Si quelqu’un empêche le transit du gaz et provoque des hausses de prix et des dommages économiques à l’UE, c’est Zelensky.
– Robert Fico, Premier ministre slovaque
Face à l’intransigeance de Kiev, le Premier ministre Fico a agité la menace de «mesures» de rétorsion contre l’Ukraine, sans en préciser la nature exacte. Sa visite surprise à Moscou laisse en tout cas peu de doute sur sa volonté de trouver une porte de sortie avec l’aide de Vladimir Poutine, quitte à se mettre à dos ses partenaires européens et atlantiques.
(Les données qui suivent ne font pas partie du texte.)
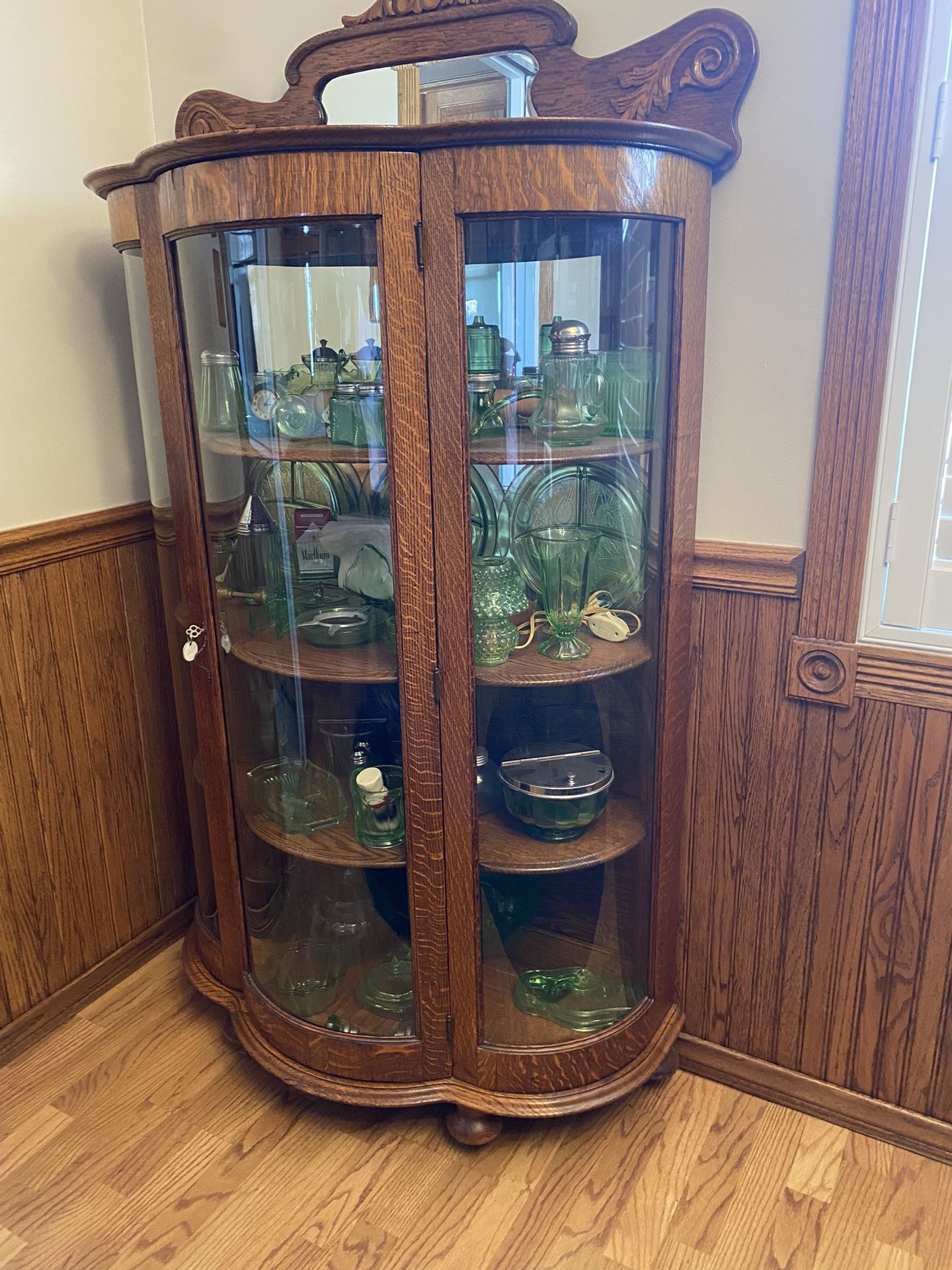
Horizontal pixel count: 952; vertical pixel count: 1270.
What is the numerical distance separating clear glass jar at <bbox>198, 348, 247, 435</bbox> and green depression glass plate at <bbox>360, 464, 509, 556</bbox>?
0.22 meters

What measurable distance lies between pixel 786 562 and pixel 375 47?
3.29ft

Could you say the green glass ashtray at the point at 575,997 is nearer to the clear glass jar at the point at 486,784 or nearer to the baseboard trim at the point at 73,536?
the clear glass jar at the point at 486,784

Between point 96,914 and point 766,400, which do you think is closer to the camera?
point 766,400

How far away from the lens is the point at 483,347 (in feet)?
3.84

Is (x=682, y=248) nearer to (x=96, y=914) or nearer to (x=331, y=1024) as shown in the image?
(x=331, y=1024)

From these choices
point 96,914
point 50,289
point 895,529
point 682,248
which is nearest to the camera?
point 682,248

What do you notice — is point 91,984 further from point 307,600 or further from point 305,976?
point 307,600

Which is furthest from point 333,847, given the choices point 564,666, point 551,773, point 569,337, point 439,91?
point 439,91

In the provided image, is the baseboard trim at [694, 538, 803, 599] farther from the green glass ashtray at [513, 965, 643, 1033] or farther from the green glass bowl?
the green glass ashtray at [513, 965, 643, 1033]

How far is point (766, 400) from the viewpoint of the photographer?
134 cm

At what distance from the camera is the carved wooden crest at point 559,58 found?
1.25m

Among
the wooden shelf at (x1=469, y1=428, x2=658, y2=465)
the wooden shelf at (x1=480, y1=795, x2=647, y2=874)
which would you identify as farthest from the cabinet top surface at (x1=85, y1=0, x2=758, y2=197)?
the wooden shelf at (x1=480, y1=795, x2=647, y2=874)

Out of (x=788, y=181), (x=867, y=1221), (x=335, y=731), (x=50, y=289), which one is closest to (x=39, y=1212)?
(x=335, y=731)

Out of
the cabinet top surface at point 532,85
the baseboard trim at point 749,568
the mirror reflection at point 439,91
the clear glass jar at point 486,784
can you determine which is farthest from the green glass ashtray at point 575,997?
the mirror reflection at point 439,91
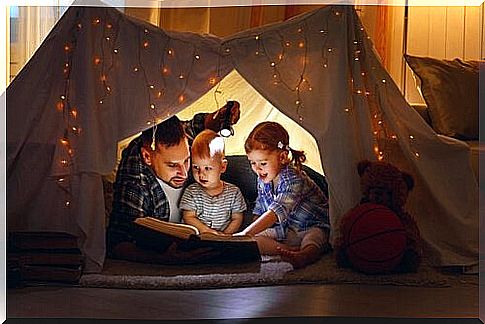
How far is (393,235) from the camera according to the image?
7.16 ft

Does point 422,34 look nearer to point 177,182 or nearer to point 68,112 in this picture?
point 177,182

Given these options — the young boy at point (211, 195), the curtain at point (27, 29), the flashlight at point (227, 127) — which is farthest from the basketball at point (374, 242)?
the curtain at point (27, 29)

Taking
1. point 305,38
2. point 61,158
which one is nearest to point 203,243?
point 61,158

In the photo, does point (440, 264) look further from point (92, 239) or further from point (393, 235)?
point (92, 239)

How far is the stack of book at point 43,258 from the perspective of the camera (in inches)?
82.5

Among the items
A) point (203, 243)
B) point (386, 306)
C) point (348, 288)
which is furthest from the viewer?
point (203, 243)

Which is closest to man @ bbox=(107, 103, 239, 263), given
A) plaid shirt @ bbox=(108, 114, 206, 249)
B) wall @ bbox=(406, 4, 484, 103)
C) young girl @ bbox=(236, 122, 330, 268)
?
plaid shirt @ bbox=(108, 114, 206, 249)

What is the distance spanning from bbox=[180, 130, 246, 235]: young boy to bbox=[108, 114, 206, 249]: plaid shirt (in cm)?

Moscou en position de force
Du côté russe, cette crise du transit gazier tombe à point nommé pour Vladimir Poutine. Alors que son armée engrange des succès militaires en Ukraine, notamment dans le Donbass, le président russe peut se permettre de faire monter les enchères et d’attiser les divisions au sein de l’UE. En recevant Robert Fico, il adresse un signal fort aux Européens sur sa capacité à peser sur la scène diplomatique malgré les sanctions occidentales.
Lors d’une allocution télévisée, Vladimir Poutine s’est dit déterminé à riposter avec force à toute «tentative de destruction» contre la Russie. Un avertissement à peine voilé à l’Ukraine et à ses soutiens occidentaux, alors que des attaques de drones imputées à Kiev ont frappé des immeubles d’habitation à Kazan ce weekend. Sur le front, les forces russes progressent à un rythme soutenu dans l’est de l’Ukraine, faisant craindre un basculement du conflit à l’approche de l’investiture du président américain Donald Trump qui pourrait retirer son appui à Kiev.
La Slovaquie à la croisée des chemins
Pour la Slovaquie, l’heure des choix stratégiques semble avoir sonné. En se rapprochant ostensiblement de Moscou, Robert Fico prend le risque de s’isoler sur la scène européenne où la solidarité avec l’Ukraine reste de mise malgré les désaccords sur la politique énergétique. Mais le dirigeant slovaque, nostalgique de l’ère soviétique, semble prêt à jouer son va-tout pour garantir la sécurité d’approvisionnement de son pays, quitte à pactiser avec Vladimir Poutine.
À n’en pas douter, la rencontre Poutine-Fico de ce dimanche aura des résonances profondes dans les chancelleries occidentales. Elle pourrait préfigurer un rééquilibrage des rapports de force en Europe au moment où le dossier ukrainien s’embourbe et où l’unité des alliés s’effrite. Reste à savoir quel prix la Slovaquie devra payer pour ce pari risqué, et si d’autres pays européens seront tentés de lui emboîter le pas en renouant le dialogue avec le Kremlin.